I edited a bunch of MultiMarkdown tables in Sublime Text 3 yesterday, and by about halfway through I’d developed a pretty good system. I thought I’d document a couple of tricks for my own future reference, and for anyone else it might help.
Next, you need the Table Editor package. If you edit tables in any of the humane text formats, this is a godsend. It allows you to tab between columns, wrapping to the next row at the end, auto format the entire table every time you finish an edit, and swap, add and delete columns and rows.
Now, with those two packages, editing is almost as simple as just working in a spreadsheet.
Note: Keyboard combinations mentioned in this post are Mac-specific, but available on other platforms with the usual meta key substitutions.

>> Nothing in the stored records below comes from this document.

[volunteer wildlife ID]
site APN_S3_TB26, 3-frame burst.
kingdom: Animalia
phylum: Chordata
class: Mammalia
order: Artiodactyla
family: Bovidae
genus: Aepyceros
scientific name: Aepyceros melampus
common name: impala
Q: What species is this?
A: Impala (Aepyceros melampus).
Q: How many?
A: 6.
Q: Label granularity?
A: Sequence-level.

To start a table, just lay out the header row:
| Column 1 | Column 2 | Column 3
I’m working in MultiMarkdown, so the next row also needs to be a divider row, which Table Editor makes as simple as a pipe and a dash:
| Column 1 | Column 2 | Column 3 |-
Hitting TAB on the second line will generate:
| Column 1 | Column 2 | Column 3 | |----------|----------|----------| | | | |
My specific task was to turn a series of bullet lists into columns of a table. I could have written out fancy regex scripts to automate this, but there were enough variances that it was worth figuring out faster ways to do it by hand.
I knew how many lists the table needed to hold, so setting up the header row was easy. I knew how long the longest of the lists would be, so I could add rows of empty cells ahead of time. With Table Editor’s ability to tab through cells, this is handy.
Table Editor has commands for adding rows, but I’ve disabled a few of them because the shortcuts interfere with my normal editing commands (Option-Right, for example). The Control-Shift-Down command to insert a new row above is still active, so once the table skeleton is set up, I can just add the rows with repeated keystrokes.
You can also use some of Sublime’s great editor commands, which also come in handy in the next part. To add a certain number of rows to the end of the table quickly, just select that number of lines, use Command-Shift-L to split the selection into lines, then type a “|” and hit tab. Table Editor will add the missing dividers for the number of columns in the header row.
If you use Vintage mode (the Vim emulation in Sublime) you can make this even faster by just typing the number of rows followed by “j” before doing the multiple selection split (I don’t think Vintage mode handles repeat on “o” and “i” commands).
I have three bullet lists (with no nesting) that I want to insert into the table as columns. There are a couple of ways to do this with about the same amount of efficiency.
First, clear out the bullet markers (*,+,-). Either search and replace, or select the lists, split the lines (Command-Shift-L), move to home (Command-left), cursor to after the list marker, and delete to home (Command-Del). If your lists are interspersed with other elements, you can use multiple selections to do them all at once without affecting other parts. Just hold down command and make the block selections with the mouse, then perform the same steps.
First, you can skip the empty column creation and do this:
- Select the longest list, or the one for the first column if they’re all the same length
- Break the selection into lines
- Use Command-Left/Right to add pipes at the beginning and end of every line
- Select another list
- Break the selection into lines (important)
- Copy or cut the second list with the multiple selections
- Select the first list and break the selection again
- Move the cursor to where the new column is going
- Add a pipe as needed if inserting into the middle of the table
- Hit Command-V to paste
- Hit TAB to reformat the table with the new data
Pasting “broken” selections into multiple cursors is a very handy trick that proves useful in all kinds of situations.
Another method is to use the “empty columns” trick above, and then use Ctrl-Shift-Up/Down to create multiple cursors in the necessary number of cells in a column before pasting a list from a broken selection.
This method is more useful when doing more piecemeal editing of cell blocks.
For visual learners
I get nothing out of watching other people do things in videos (I’m a 100% tactile learner), but I’ve found that some people make more sense of a visual presentation than they do from my attempts at textual explanation. Thus:
Backstory: a tale of sleep deprivation woe
In case you’re curious, the reason I was working on this was because I’d had a sleepless night and decided to take a day off from my usual projects. I was dinking around and decided to fork Justin Blake’s tool for generating LICENSE files in open source projects.
I wanted to add the ability to get a quick summary of each license (
licgen info mit). I used Marky to rip the overview page from choosealicense.com to Markdown and then split it up into summary files. Then I wanted to shorten the height of the output for a summary, so I made the “Required/Permitted/Forbidden” lists that Marky had generated into tables like this.
It was at that point that I realized that in my haze I had entirely forgotten that GitHub’s new licenses API does all of this already and went back to bed. My fork is finished and working, but what’s the point?
At least I honed my Markdown table editing process.